* _УСЛОВИЕ ЗАДАЧИ_
Укажите по тексту о юбилейном пленуме ЦК ЛКСМУ, скольким делегатам пленума раздали украинское издание «Як гартувалася сталь».

* _ФРАГМЕНТ ТЕКСТА_

╔══

Мои новости: 11 июля в Киеве происходил юбилейный пленум ЦК ЛКСМУ. На нем были Косарев, Безыменский, Кольцов и большинство старых работников комсомола Украины. Пленум и комсомольский праздник прошли оживленно, с подъемом, издательство ЦК ЛКСМУ «Молодой большевик» к юбилею приурочило украинское издание «Як гартувалася сталь», обе части в одном томе. Книга сделана прекрасно. Она была роздана 500 делегатам пленума. В юбилейные дни 15-летия ЦК комсомола Украины постановил послать мне юбилейное письмо ЦК и вообще вспомнил обо мне добрым словом. Позавчера у меня был И. Уткин. Мои друзья притащили его ко мне партизанским методом. Три года он в Сочи ускользал от встречи со мной. Жаль, что встреча была коротка. Иосиф читал свои последние стихи.

╚══

* _ИЗВЛЕЧЁННЫЕ ДАННЫЕ_
╔══

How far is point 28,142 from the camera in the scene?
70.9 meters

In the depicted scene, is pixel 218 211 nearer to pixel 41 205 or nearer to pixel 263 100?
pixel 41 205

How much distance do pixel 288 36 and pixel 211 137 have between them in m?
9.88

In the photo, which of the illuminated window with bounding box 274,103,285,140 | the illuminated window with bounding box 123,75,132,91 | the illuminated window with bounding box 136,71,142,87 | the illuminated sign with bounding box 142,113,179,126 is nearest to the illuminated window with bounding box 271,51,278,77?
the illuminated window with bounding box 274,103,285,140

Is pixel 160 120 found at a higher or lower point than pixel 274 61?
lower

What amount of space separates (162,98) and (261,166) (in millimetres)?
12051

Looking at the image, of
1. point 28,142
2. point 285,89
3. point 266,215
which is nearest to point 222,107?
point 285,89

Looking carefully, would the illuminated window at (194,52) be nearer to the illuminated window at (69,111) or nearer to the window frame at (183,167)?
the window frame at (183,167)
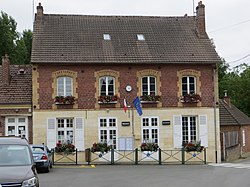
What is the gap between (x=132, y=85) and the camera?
103 ft

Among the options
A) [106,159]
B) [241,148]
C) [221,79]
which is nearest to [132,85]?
[106,159]

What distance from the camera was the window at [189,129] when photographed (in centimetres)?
3167

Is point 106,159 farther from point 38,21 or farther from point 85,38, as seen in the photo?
point 38,21

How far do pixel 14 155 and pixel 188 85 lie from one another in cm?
2085

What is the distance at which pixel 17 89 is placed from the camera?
1232 inches

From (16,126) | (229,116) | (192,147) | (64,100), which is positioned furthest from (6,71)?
(229,116)

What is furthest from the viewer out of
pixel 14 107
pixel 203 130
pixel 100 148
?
pixel 203 130

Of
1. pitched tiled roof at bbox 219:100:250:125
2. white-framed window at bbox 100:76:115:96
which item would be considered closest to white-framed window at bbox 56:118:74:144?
white-framed window at bbox 100:76:115:96

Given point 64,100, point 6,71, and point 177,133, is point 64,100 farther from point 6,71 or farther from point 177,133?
point 177,133

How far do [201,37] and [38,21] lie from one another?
11031mm

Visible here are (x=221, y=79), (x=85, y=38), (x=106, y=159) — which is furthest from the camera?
(x=221, y=79)

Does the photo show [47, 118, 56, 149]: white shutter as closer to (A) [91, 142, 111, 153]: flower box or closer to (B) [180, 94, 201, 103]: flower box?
(A) [91, 142, 111, 153]: flower box

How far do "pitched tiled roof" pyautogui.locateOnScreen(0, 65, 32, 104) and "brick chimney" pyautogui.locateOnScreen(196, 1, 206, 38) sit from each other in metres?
11.9

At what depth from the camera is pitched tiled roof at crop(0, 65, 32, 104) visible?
30.5 m
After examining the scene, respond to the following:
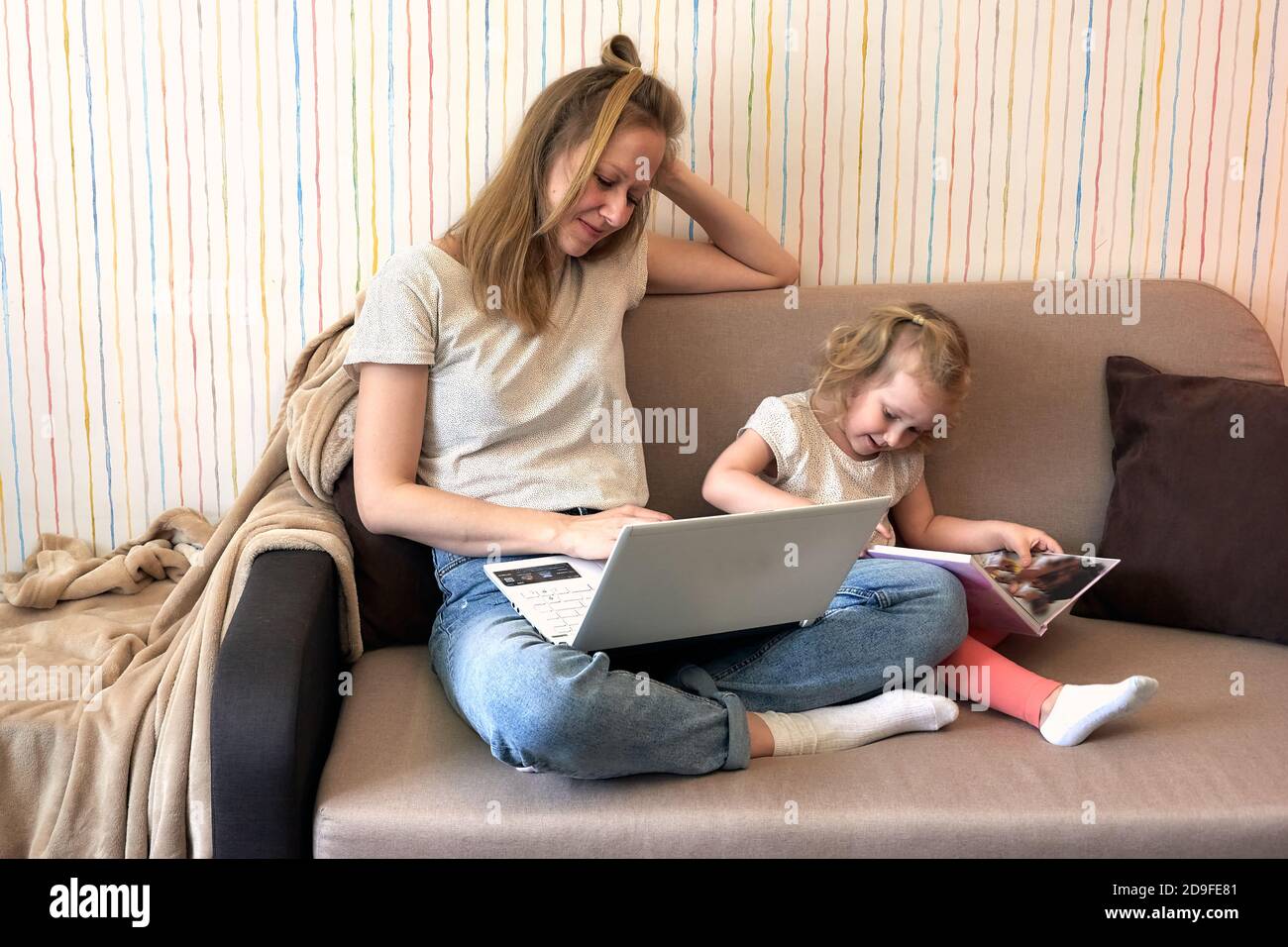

╚══

* _РЕЗУЛЬТАТ_
500 делегатам пленума.